The experimental results of the time-consuming comparison of the three algorithms under standard network data sets are shown in Table 4 and Figure 7. The corresponding experimental results of the accuracy comparison are shown in Table 5. The experimental results of the time-consuming comparison of the three algorithms under UCI standard data sets are shown in Table 6. The corresponding experimental results of the accuracy comparison are shown in Table 7. “OT” in Tables 4, 6, and 7 indicates that the execution time of the algorithm exceeded the upper limit. We set the time limit in this study to 3 days. “OM” indicates that the storage space required by the algorithm exceeded the memory of the computer. “Nodes” denotes the number of nodes in the network, “Edges” denotes the number of edges of the network, and “Tns” denotes the total number of states for all of the nodes. The confidence level of the CBDP algorithm was set to be 0.05 when computing dependency constraints [33]. The DFSDP algorithm and the CBDP algorithm both exceeded the time limit on all of the sample data sets when learning the Child network. All of three algorithms exceeded the memory limit on all of the sample data sets when learning the Insurance network. Thus, we did not compare the learning accuracy of these two networks in Table 5.

(a)

(b)

(c)

(d)

(e)

(f)

Based on the execution time overhead of DFSDP algorithm, the ratio of execution time of the CBDP algorithm and the BFSDP algorithm overhead to baseline is shown in Figure 7.

According to the time-consuming comparison results, because the DFSDP algorithm adopted the depth-first search strategy, which required a repetitive backtracking operation, the execution efficiency of this algorithm was the slowest among all of the data sets.
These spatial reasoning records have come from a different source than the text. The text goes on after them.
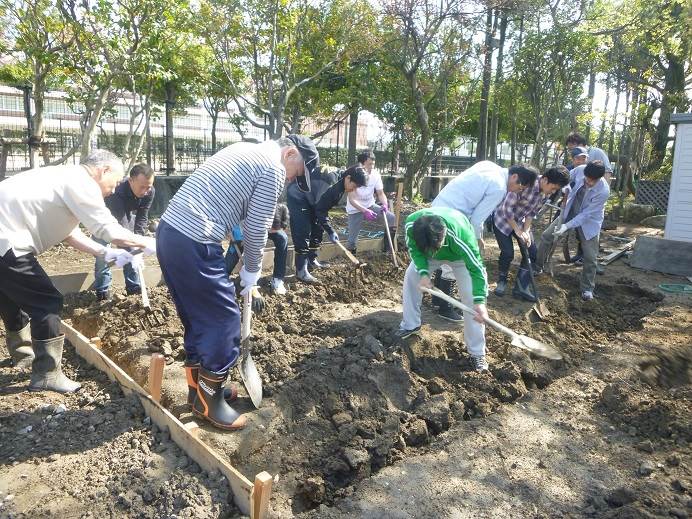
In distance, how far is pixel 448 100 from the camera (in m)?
14.2

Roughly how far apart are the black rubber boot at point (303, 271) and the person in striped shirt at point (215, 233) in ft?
10.2

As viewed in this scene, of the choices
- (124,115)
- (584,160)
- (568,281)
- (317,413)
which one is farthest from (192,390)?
(124,115)

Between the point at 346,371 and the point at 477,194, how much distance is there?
6.68 ft

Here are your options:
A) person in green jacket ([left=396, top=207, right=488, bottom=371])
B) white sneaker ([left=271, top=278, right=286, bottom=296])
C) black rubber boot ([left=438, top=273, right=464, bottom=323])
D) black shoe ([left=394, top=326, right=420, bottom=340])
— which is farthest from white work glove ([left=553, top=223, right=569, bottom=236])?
white sneaker ([left=271, top=278, right=286, bottom=296])

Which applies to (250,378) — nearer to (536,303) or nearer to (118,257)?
(118,257)

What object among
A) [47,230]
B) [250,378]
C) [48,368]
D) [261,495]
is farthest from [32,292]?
[261,495]

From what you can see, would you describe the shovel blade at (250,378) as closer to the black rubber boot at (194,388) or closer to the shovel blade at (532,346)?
the black rubber boot at (194,388)

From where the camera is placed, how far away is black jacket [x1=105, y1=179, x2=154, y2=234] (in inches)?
200

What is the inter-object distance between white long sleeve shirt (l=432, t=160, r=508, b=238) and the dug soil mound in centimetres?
113

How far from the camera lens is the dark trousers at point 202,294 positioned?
2975mm

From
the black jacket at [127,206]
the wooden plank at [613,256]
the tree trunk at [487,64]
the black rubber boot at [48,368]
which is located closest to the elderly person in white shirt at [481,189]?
the black jacket at [127,206]

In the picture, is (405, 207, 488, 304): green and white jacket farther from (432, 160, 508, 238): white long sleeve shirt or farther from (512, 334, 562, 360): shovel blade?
(432, 160, 508, 238): white long sleeve shirt

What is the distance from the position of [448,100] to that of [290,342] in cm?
1121

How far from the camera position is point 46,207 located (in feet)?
11.2
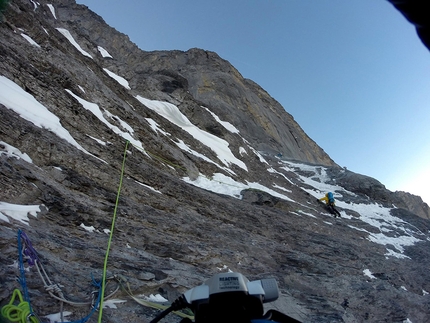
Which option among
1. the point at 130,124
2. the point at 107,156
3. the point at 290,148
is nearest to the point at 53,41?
the point at 130,124

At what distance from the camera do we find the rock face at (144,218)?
577 cm

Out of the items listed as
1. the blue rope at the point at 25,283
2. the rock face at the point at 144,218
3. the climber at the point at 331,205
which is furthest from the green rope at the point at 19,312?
the climber at the point at 331,205

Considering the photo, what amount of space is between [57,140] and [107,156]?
1.81 m

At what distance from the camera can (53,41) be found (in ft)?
55.6

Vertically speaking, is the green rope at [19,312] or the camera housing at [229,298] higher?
the camera housing at [229,298]

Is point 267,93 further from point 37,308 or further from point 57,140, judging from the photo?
point 37,308

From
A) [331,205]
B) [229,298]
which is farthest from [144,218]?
[331,205]

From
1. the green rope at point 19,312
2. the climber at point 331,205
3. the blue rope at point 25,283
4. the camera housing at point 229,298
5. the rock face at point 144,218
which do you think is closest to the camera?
the camera housing at point 229,298

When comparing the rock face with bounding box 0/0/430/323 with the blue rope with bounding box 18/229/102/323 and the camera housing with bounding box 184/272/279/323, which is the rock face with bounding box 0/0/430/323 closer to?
the blue rope with bounding box 18/229/102/323

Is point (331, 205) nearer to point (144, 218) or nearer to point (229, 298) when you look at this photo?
point (144, 218)

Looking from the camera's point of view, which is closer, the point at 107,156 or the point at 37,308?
the point at 37,308

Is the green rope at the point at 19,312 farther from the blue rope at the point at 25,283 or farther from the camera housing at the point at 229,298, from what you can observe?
the camera housing at the point at 229,298

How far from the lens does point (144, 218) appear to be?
27.5 feet

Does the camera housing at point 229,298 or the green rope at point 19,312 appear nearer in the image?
the camera housing at point 229,298
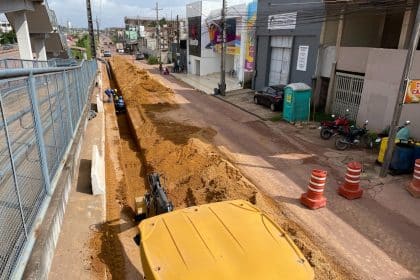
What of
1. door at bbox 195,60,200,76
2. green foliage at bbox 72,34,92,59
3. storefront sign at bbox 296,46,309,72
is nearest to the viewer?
storefront sign at bbox 296,46,309,72

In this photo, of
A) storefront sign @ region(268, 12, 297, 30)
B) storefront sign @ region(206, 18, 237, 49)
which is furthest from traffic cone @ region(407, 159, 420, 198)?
storefront sign @ region(206, 18, 237, 49)

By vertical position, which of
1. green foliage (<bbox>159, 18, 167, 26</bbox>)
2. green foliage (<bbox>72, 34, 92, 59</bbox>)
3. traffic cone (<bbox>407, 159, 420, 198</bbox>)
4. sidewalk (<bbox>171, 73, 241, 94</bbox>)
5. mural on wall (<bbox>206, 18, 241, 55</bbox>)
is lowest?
sidewalk (<bbox>171, 73, 241, 94</bbox>)

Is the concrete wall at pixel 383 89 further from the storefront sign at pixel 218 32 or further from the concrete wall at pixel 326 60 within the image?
the storefront sign at pixel 218 32

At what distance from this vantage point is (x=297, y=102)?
57.1ft

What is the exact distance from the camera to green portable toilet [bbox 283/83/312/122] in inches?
678

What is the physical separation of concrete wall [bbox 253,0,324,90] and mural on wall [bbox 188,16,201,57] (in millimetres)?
15031

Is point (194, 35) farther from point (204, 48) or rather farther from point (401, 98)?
point (401, 98)

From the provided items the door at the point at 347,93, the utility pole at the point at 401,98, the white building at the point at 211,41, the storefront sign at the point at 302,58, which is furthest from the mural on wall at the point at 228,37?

Compared with the DFSDP algorithm, the CBDP algorithm constructed a parent graph according to dependency constraints, but the algorithm was still executed under the depth-first strategy, and the efficiency was enhanced significantly. The CBDP algorithm could reduce the running time by −3.70% to 84.74% (57.10% in average) compared with the DFSDP algorithm. The BFSDP algorithm adopted a breadth-first search strategy, and no backtracking operation was required. Its efficiency was higher than that of the DFSDP algorithm on all of the data sets. The BFSDP can reduce the running time by 9.97% to 98.57% (50.02% in average) compared with DFSDP. The average efficiency improvement percentage of the CBDP algorithm was higher than that of the BFSDP algorithm because in small-scale network learning, the efficiency improvement of the CBDP algorithm was more significant. When the scale of the network was small (nodes less than 6), the efficiency of the CBDP algorithm was higher than that of the BFSDP algorithm. If the scale of the network becomes larger, the BFSDP algorithm will be more efficient.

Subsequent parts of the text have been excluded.